Re: Known limitation with TokuDB in Read Free Replication & parallel replication ?


Le 15/07/2016 à 17:27, jocelyn fournier a écrit :

Le 15/07/2016 à 17:09, Kristian Nielsen a écrit :
jocelyn fournier <jocelyn.fournier@xxxxxxxxx> writes:

Thanks for the quick answer! I wonder if it would be possible the
automatically disable the optimistic parallel replication for an
engine if it does not implement it ?
That would probably be good - though it would be better to just implement the necessary API, it's a very small change (basically TokuDB just needs to
inform the upper layer of any lock waits that take place inside).
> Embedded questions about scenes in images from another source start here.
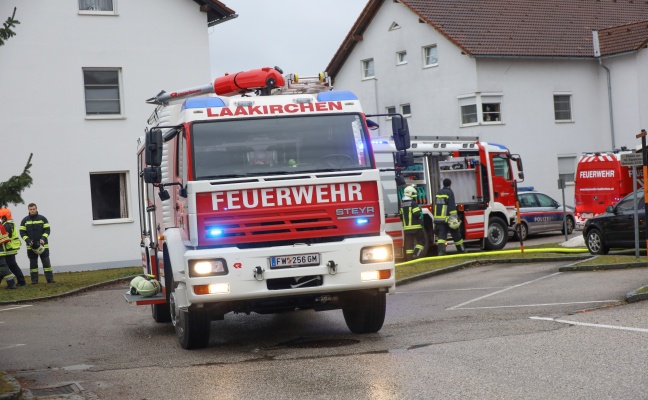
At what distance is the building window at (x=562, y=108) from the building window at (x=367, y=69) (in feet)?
28.3

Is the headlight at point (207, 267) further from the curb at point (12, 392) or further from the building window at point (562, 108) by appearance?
the building window at point (562, 108)

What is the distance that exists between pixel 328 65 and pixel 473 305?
36.6 meters

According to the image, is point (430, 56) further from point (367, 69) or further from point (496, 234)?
point (496, 234)

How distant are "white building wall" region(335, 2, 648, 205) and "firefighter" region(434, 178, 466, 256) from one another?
17.7m

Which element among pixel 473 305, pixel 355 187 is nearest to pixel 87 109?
pixel 473 305

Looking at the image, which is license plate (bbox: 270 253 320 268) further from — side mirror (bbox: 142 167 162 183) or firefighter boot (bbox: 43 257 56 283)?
firefighter boot (bbox: 43 257 56 283)

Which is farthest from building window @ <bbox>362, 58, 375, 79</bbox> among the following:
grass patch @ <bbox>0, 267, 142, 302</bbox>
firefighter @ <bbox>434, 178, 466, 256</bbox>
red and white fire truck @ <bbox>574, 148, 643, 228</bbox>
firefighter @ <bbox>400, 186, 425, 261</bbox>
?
firefighter @ <bbox>400, 186, 425, 261</bbox>

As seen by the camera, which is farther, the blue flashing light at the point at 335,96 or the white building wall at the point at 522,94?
the white building wall at the point at 522,94

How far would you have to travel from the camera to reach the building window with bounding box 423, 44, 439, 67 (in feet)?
146

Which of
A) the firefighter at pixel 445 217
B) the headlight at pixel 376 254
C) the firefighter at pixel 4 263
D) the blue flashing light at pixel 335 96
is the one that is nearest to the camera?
the headlight at pixel 376 254

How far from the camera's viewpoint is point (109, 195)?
3053 centimetres

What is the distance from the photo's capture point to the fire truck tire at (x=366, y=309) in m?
12.5

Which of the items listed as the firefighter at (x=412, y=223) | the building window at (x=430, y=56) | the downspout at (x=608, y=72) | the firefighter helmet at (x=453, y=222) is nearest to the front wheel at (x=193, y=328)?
the firefighter at (x=412, y=223)

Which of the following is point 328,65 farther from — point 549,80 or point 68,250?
point 68,250
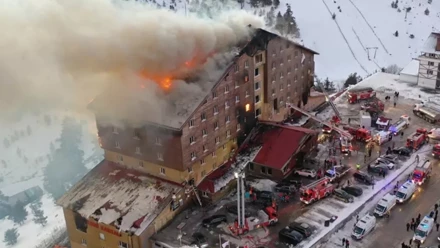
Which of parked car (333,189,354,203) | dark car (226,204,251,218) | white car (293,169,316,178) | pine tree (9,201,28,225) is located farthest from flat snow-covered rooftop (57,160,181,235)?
pine tree (9,201,28,225)

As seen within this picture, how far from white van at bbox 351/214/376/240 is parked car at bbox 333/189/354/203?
336 centimetres

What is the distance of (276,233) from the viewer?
130ft

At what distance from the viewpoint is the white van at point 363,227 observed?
3853 cm

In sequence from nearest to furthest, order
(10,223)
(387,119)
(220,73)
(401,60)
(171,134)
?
(171,134) → (220,73) → (387,119) → (10,223) → (401,60)

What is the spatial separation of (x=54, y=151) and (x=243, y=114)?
5031cm

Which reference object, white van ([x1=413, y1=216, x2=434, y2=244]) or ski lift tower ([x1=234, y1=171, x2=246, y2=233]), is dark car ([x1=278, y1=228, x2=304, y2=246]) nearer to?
ski lift tower ([x1=234, y1=171, x2=246, y2=233])

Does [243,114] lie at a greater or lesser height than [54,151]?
greater

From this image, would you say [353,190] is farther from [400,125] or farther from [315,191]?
[400,125]

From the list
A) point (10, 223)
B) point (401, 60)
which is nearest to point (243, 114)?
point (10, 223)

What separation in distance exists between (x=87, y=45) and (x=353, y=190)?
2414 centimetres

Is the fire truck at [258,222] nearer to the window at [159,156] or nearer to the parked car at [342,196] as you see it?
the parked car at [342,196]

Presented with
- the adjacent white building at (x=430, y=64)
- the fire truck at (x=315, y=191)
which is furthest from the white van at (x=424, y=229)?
the adjacent white building at (x=430, y=64)

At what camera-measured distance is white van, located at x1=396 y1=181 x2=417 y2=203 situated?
42.5 metres

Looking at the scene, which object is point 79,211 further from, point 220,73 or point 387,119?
point 387,119
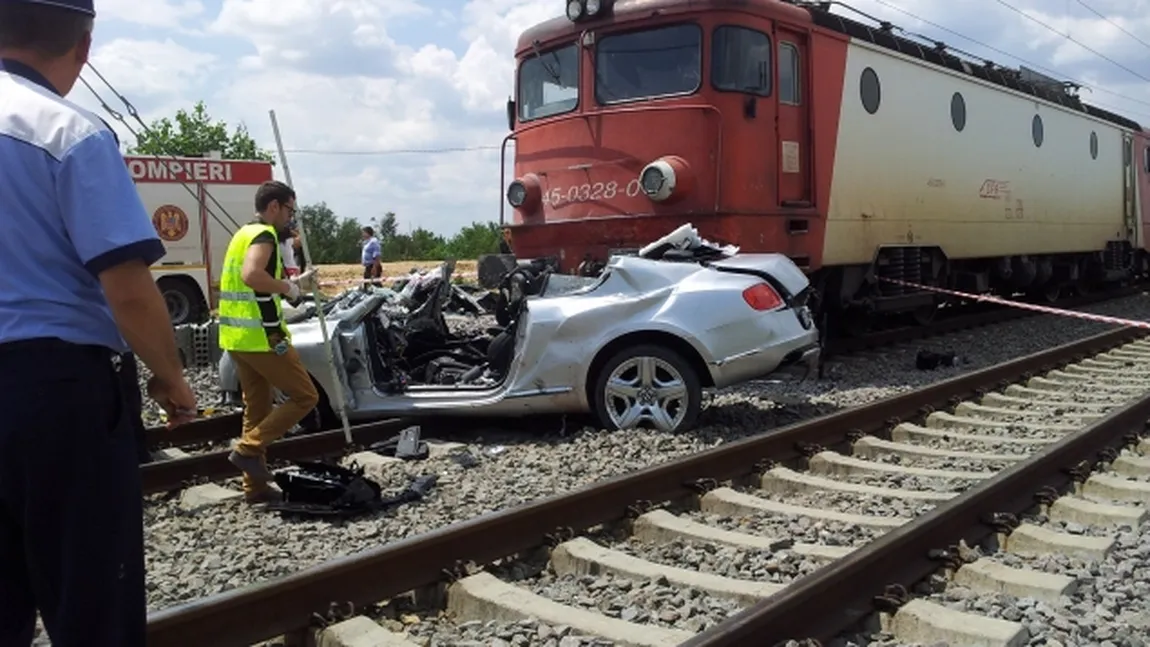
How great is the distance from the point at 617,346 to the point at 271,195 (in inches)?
97.0

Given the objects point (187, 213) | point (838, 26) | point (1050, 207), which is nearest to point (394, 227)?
point (187, 213)

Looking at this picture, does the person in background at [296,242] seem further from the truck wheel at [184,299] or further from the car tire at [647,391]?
the truck wheel at [184,299]

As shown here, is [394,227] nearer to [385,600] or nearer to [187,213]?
[187,213]

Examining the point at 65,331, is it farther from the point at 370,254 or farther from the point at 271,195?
the point at 370,254

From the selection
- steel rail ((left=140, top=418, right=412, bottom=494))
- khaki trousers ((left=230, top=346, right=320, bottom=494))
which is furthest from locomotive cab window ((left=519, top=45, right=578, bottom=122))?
khaki trousers ((left=230, top=346, right=320, bottom=494))

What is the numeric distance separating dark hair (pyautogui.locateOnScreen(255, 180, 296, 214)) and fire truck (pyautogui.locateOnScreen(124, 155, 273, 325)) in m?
14.7

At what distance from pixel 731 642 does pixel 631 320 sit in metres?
4.13

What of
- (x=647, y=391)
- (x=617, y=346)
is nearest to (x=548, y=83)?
(x=617, y=346)

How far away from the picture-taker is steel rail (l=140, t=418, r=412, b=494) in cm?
613

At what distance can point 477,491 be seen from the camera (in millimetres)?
5664

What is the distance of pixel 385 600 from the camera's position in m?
3.91

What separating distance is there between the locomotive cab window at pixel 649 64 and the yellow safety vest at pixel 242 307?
5015mm

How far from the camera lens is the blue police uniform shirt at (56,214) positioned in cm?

However, looking more at your description, you got a "key not found"
error. Not implementing the thd_report_wait_for() could lead to deadlocks,
but it shouldn't cause key not found. In fact, in optimistic mode, all
errors are treated as "deadlock" errors, the query is rolled back, and
run again, this time not in parallel.

So I'm wondering if there is something else going on. If transactions T1 and T2 run in parallel, it's possible that they have a row conflict. But if T2 deleted a row expected by T1, I would expect T1 to wait on a row lock held by T2, not get a duplicate key error. And if T1 has not yet inserted a row
expected by T2, then T2 would be rolled back and retried after T1 has
committed. The first can cause deadlock, but neither case seems to cause
duplicate error.

Maybe TokuDB is doing something special with locks around replication, or something else goes wrong. I guess TokuDB just hasn't been tested much with
parallel replication.

Does it work ok when running in conservative parallel mode?
So far conservative parallel mode seems to work properly as well.
My first thought was that this issue was cause by the Read Free Replication not locking rows in the expected way, although it's advertised to be 100% compatible with parallel replication. I'll try the optimistic mode without the Read Free Replication to check if it could be related.

Well same issue without RFR :

Could not execute Delete_rows_v1 event on table sc_2.sc_product_genre; Can't find record in 'sc_product_genre', Error_code: 1032; handler error HA_ERR_KEY_NOT_FOUND; the event's master log mysql-bin.008420, end_log_pos 77519956

(and it didn't succeed in recovering this one, I had to skip it).

Actually it has definitly corrupted the state of the slave, I have to rebuild the replication from a backup.